::: Material provided

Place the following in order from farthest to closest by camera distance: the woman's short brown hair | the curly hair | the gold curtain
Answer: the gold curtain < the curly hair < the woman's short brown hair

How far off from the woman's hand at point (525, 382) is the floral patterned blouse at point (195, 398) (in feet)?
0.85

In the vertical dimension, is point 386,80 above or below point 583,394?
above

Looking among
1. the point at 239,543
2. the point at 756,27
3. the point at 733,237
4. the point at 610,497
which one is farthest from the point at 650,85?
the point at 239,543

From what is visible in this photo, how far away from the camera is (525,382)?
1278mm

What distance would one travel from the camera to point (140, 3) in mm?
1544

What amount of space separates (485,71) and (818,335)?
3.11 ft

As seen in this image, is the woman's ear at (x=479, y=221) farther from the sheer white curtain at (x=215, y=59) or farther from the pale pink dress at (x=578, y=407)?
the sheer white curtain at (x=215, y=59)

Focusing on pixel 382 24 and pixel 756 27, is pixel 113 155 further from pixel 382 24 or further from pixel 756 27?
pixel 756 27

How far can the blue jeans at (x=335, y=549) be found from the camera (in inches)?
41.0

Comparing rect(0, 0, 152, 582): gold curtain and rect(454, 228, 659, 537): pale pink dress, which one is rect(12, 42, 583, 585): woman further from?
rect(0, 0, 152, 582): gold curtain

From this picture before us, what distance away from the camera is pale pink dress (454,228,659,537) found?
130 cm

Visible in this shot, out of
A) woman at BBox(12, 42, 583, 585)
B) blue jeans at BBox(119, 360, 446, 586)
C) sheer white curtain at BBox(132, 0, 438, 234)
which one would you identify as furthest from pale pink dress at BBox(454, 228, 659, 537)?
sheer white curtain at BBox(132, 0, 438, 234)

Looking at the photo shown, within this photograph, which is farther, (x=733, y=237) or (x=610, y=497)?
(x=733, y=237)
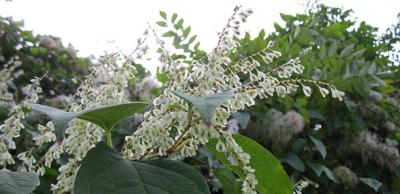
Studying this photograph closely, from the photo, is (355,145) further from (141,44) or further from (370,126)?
(141,44)

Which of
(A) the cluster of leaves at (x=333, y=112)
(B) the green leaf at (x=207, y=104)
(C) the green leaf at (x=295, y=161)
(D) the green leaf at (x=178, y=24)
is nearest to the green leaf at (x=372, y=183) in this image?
(A) the cluster of leaves at (x=333, y=112)

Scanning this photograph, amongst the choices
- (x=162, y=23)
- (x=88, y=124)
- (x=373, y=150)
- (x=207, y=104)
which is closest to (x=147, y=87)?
(x=162, y=23)

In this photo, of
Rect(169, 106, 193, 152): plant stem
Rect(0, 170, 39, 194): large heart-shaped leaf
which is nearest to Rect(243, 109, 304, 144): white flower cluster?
Rect(169, 106, 193, 152): plant stem

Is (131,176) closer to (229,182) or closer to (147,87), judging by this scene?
(229,182)

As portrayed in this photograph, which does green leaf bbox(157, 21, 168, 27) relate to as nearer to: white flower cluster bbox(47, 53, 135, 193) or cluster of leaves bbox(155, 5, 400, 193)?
cluster of leaves bbox(155, 5, 400, 193)

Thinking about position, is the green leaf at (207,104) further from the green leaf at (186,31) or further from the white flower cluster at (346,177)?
the green leaf at (186,31)

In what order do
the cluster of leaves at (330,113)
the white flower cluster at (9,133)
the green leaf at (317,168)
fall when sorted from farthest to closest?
1. the cluster of leaves at (330,113)
2. the green leaf at (317,168)
3. the white flower cluster at (9,133)

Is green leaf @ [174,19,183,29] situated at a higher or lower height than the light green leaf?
higher

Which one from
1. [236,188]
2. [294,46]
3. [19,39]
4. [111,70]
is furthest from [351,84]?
[19,39]
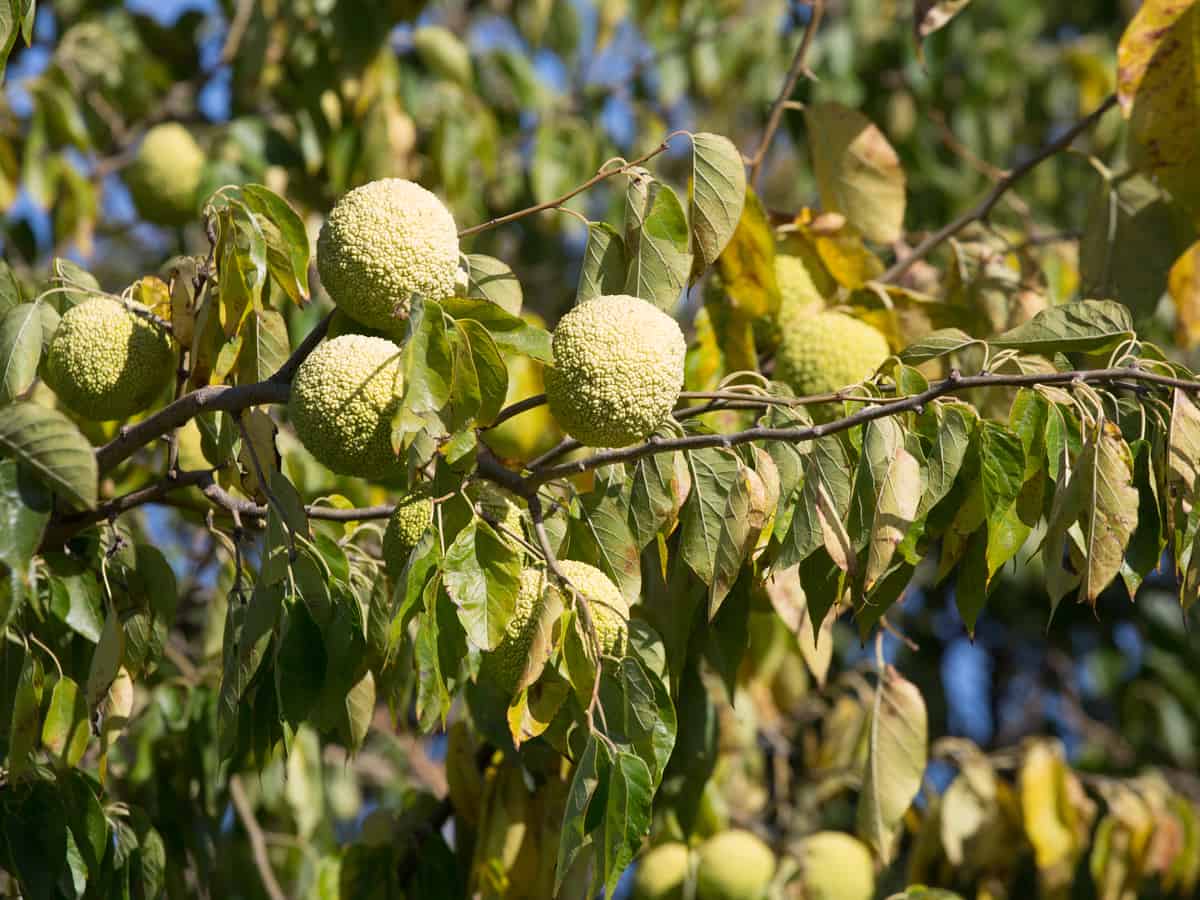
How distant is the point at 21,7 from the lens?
1.58 meters

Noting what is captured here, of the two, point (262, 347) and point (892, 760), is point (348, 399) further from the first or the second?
point (892, 760)

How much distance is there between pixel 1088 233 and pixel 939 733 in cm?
247

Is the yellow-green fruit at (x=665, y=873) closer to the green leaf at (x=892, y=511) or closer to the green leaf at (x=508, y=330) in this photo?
the green leaf at (x=892, y=511)

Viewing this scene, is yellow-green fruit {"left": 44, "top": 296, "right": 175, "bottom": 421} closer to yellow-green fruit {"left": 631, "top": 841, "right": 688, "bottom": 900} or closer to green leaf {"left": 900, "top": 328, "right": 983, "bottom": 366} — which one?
green leaf {"left": 900, "top": 328, "right": 983, "bottom": 366}

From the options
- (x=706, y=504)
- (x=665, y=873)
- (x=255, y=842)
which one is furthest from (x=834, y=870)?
(x=706, y=504)

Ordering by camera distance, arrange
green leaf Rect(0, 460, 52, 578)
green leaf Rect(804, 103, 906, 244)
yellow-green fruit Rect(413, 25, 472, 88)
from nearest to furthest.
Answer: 1. green leaf Rect(0, 460, 52, 578)
2. green leaf Rect(804, 103, 906, 244)
3. yellow-green fruit Rect(413, 25, 472, 88)

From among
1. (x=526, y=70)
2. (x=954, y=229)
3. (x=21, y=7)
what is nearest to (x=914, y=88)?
(x=526, y=70)

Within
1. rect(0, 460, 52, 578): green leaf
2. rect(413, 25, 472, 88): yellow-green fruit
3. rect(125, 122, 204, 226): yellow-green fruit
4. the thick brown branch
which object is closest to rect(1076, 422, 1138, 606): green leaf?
the thick brown branch

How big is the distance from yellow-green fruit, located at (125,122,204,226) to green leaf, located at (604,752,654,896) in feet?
7.73

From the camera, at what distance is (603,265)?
169 centimetres

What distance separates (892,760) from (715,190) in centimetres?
88

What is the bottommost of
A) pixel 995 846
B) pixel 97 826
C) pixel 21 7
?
pixel 995 846

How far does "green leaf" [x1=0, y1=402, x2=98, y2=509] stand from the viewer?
1284mm

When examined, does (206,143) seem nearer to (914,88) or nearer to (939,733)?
(914,88)
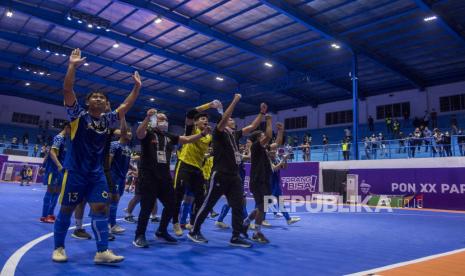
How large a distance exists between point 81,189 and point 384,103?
2842 cm

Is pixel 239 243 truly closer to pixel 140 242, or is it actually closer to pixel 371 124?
pixel 140 242

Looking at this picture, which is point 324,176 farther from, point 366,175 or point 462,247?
point 462,247

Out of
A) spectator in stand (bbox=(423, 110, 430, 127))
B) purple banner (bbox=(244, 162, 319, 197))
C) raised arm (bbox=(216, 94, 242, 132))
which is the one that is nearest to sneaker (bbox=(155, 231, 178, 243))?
raised arm (bbox=(216, 94, 242, 132))

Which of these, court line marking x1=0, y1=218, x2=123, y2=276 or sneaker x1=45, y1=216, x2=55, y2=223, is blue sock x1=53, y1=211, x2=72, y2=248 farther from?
sneaker x1=45, y1=216, x2=55, y2=223

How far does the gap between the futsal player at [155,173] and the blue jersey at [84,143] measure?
862 millimetres

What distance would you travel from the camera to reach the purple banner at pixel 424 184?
563 inches

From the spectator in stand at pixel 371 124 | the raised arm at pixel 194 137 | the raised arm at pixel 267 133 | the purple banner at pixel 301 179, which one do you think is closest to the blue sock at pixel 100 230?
the raised arm at pixel 194 137

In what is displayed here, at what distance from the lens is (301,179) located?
2016 centimetres

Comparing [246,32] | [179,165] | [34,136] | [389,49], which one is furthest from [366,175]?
[34,136]

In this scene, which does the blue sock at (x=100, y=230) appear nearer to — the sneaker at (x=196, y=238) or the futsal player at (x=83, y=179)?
the futsal player at (x=83, y=179)

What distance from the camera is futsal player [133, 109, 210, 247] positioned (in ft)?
15.4

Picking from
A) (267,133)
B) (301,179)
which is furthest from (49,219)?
(301,179)

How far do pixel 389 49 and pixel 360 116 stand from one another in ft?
31.6

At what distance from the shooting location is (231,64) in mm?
24516
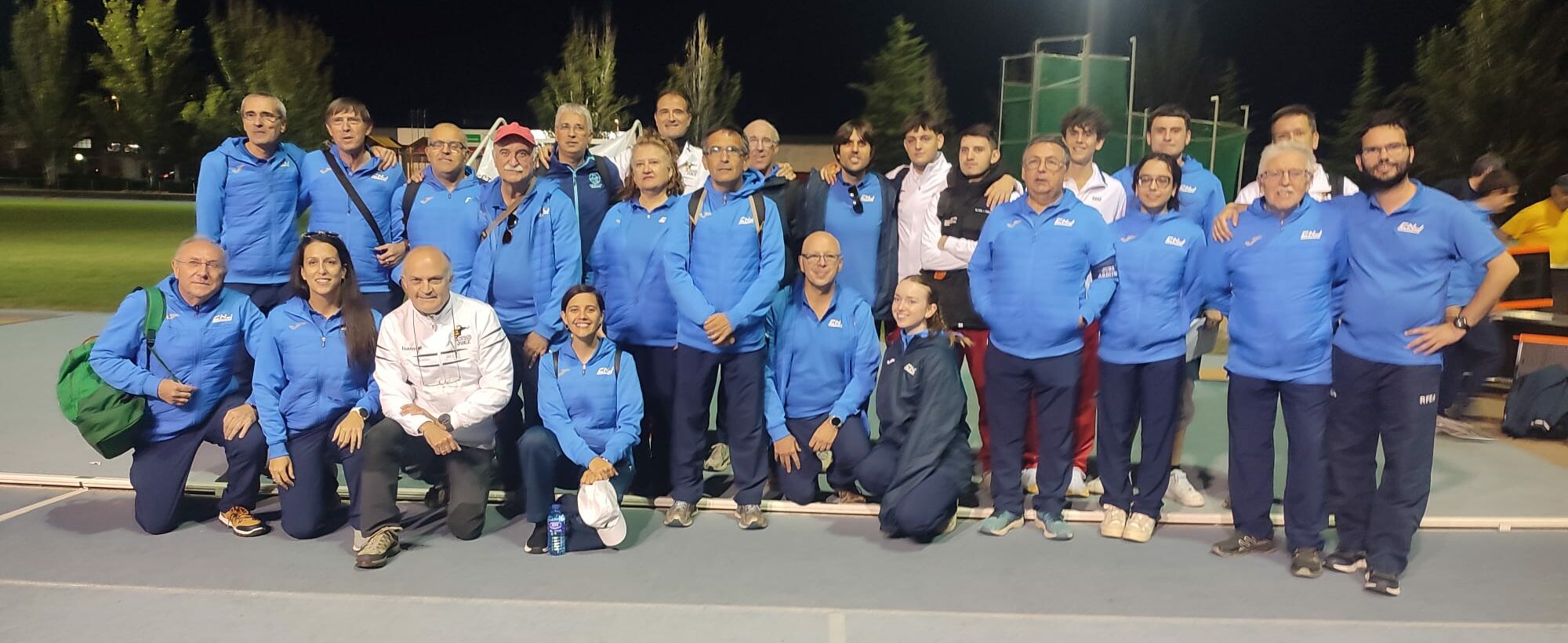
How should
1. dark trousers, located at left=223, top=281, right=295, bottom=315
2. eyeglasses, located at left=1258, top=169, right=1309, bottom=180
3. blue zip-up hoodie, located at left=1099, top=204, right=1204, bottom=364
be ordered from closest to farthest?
eyeglasses, located at left=1258, top=169, right=1309, bottom=180, blue zip-up hoodie, located at left=1099, top=204, right=1204, bottom=364, dark trousers, located at left=223, top=281, right=295, bottom=315

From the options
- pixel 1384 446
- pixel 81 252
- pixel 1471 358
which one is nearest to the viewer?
pixel 1384 446

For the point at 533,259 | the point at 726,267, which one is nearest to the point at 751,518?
the point at 726,267

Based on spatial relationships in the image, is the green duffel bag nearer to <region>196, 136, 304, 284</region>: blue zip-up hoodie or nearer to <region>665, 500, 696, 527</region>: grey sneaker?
<region>196, 136, 304, 284</region>: blue zip-up hoodie

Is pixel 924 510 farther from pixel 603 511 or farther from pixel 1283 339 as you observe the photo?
pixel 1283 339

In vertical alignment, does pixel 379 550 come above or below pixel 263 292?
below

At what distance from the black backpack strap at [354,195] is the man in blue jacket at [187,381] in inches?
30.6

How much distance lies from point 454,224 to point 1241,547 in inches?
150

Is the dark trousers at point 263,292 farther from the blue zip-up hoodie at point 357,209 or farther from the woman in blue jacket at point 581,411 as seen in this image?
the woman in blue jacket at point 581,411

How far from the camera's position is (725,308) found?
4.73m

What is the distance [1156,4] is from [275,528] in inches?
1709

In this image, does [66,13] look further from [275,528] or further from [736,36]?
[275,528]

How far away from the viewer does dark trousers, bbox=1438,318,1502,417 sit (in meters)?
5.59

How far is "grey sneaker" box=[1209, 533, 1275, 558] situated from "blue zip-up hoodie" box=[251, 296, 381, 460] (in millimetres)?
3585

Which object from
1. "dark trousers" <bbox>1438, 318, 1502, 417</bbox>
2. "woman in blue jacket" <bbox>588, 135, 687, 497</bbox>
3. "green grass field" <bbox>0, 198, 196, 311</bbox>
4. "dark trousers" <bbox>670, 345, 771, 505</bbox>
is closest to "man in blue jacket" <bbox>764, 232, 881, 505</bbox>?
"dark trousers" <bbox>670, 345, 771, 505</bbox>
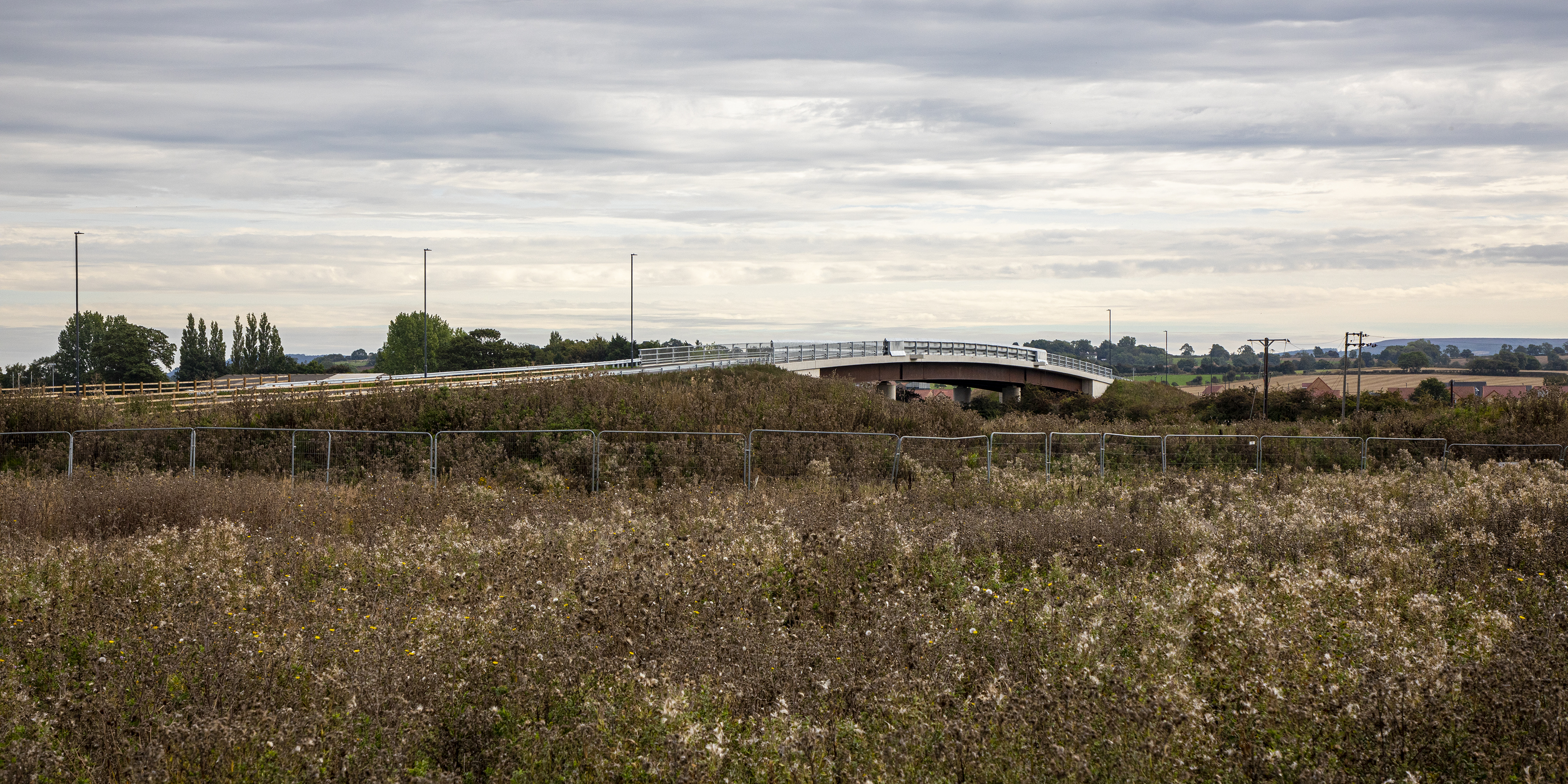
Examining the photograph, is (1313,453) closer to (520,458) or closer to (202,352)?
(520,458)

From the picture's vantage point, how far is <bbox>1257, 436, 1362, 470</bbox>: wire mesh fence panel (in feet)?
76.4

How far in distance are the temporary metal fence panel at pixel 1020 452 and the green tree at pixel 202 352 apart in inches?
4648

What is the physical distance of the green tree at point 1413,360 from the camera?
15612cm

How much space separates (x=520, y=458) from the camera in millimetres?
20719

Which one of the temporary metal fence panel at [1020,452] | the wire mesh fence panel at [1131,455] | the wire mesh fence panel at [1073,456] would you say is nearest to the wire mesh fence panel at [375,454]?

::::::

▶ **What is asked**
Update the part of the listing that opens with the line containing "Is green leaf" and closes with the line containing "3. yellow-green fruit Rect(413, 25, 472, 88)", changing every "furthest" to "farthest" and leaving all other text as is. Leave the pictures out of your answer.

▶ **Result of the exercise**
Is green leaf @ [174,19,183,29] situated at a higher or lower height than the light green leaf?
higher

Which one from
1. [236,188]
2. [294,46]
3. [19,39]
4. [111,70]
is farthest from [351,84]?
[19,39]
How distant is the point at 21,7 from the lens?
1.58 meters

Noting what is captured here, of the two, point (262, 347) and point (892, 760), is point (348, 399) further from the first or the second?
point (892, 760)

How much distance is there between pixel 1088 233 and pixel 939 733 in cm?
247

Is the yellow-green fruit at (x=665, y=873) closer to the green leaf at (x=892, y=511) or closer to the green leaf at (x=508, y=330) in this photo?
the green leaf at (x=892, y=511)

Viewing this scene, is yellow-green fruit {"left": 44, "top": 296, "right": 175, "bottom": 421} closer to yellow-green fruit {"left": 631, "top": 841, "right": 688, "bottom": 900} or closer to green leaf {"left": 900, "top": 328, "right": 983, "bottom": 366} — which one?
green leaf {"left": 900, "top": 328, "right": 983, "bottom": 366}

From the options
- (x=706, y=504)
- (x=665, y=873)
- (x=255, y=842)
which one is farthest from (x=834, y=870)?
(x=706, y=504)

Ordering by camera distance, arrange
green leaf Rect(0, 460, 52, 578)
green leaf Rect(804, 103, 906, 244)
yellow-green fruit Rect(413, 25, 472, 88)
from nearest to farthest.
Answer: 1. green leaf Rect(0, 460, 52, 578)
2. green leaf Rect(804, 103, 906, 244)
3. yellow-green fruit Rect(413, 25, 472, 88)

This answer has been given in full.